花嫁も大聖女も、謹んでお断り申し上げます!
エミリーが困惑顔でエスメラルダを見つめ返す。
すると、エスメラルダは掴んでいた手にぐっと力を込めて、痛みで顔を歪めたエミリーへ怒りを込めて冷たく言い放つ。
「目障りよ、身の程を弁えなさい」
「ふん」と鼻を鳴らしてエミリーの腕を離し、エスメラルダは聖女クラスのふたりを引き連れ歩き出す。
言葉で心を突き刺されたエミリーは、その場に呆然と立ち尽くす。
「……もしかしてエスメラルダって、例の彼のこと好きなの?」
「……そ、そうなのかも」
リタとエミリーが顔を見合わせて小声で言葉を交わし合っていると、今度は曲がり角の向こうからビゼンテ先生が姿を現した。

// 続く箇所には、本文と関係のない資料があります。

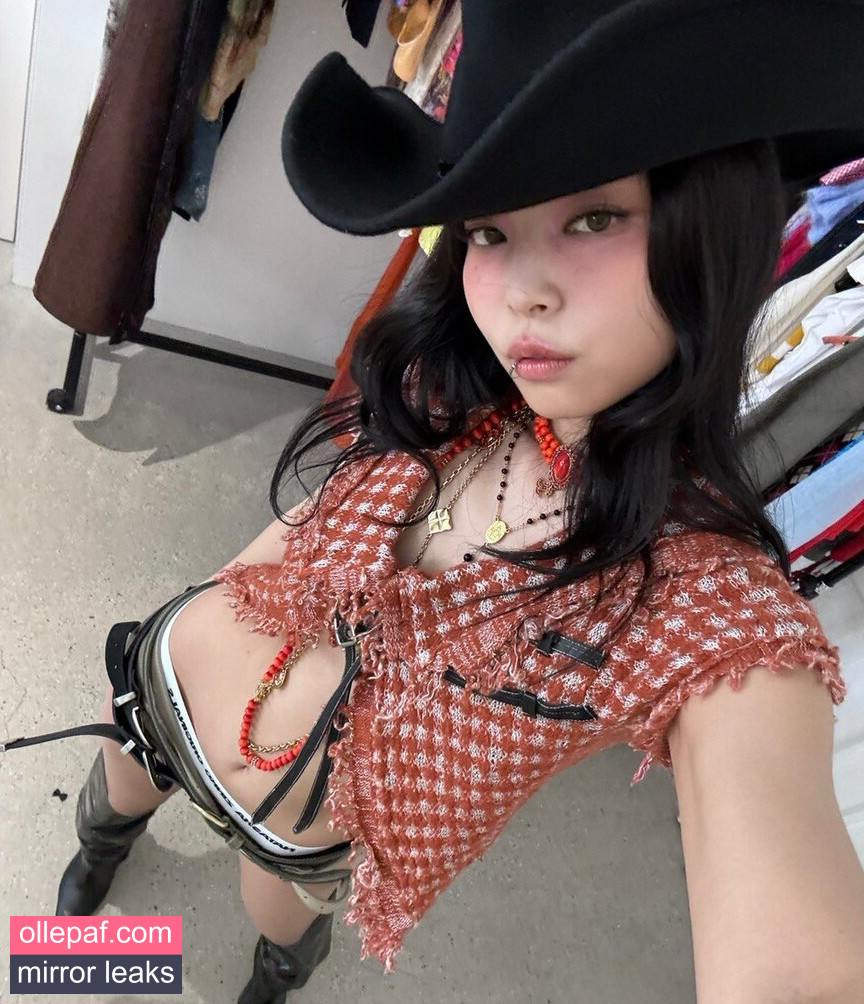 Latest Leaks Jennie | BLΛƆKPIИK Nude #699 - Fapello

「あぁエミリー。ここにいたのか、探したよ。すまないが、午後の授業が終わったらすぐに応接室まで来てくれないか」
「応接室ですか?」
「話があるんだよ、色々と」
次から次へとなんだか忙しないなと気怠げに感じながら、エミリーはビゼンテ先生に「わかりました」と頷く。
「よろしく頼むよ!」と言って急ぎ足で立ち去っていくビゼンテ先生を見つめながらため息をついたエミリーに、リタはにやりと笑みを浮かべる。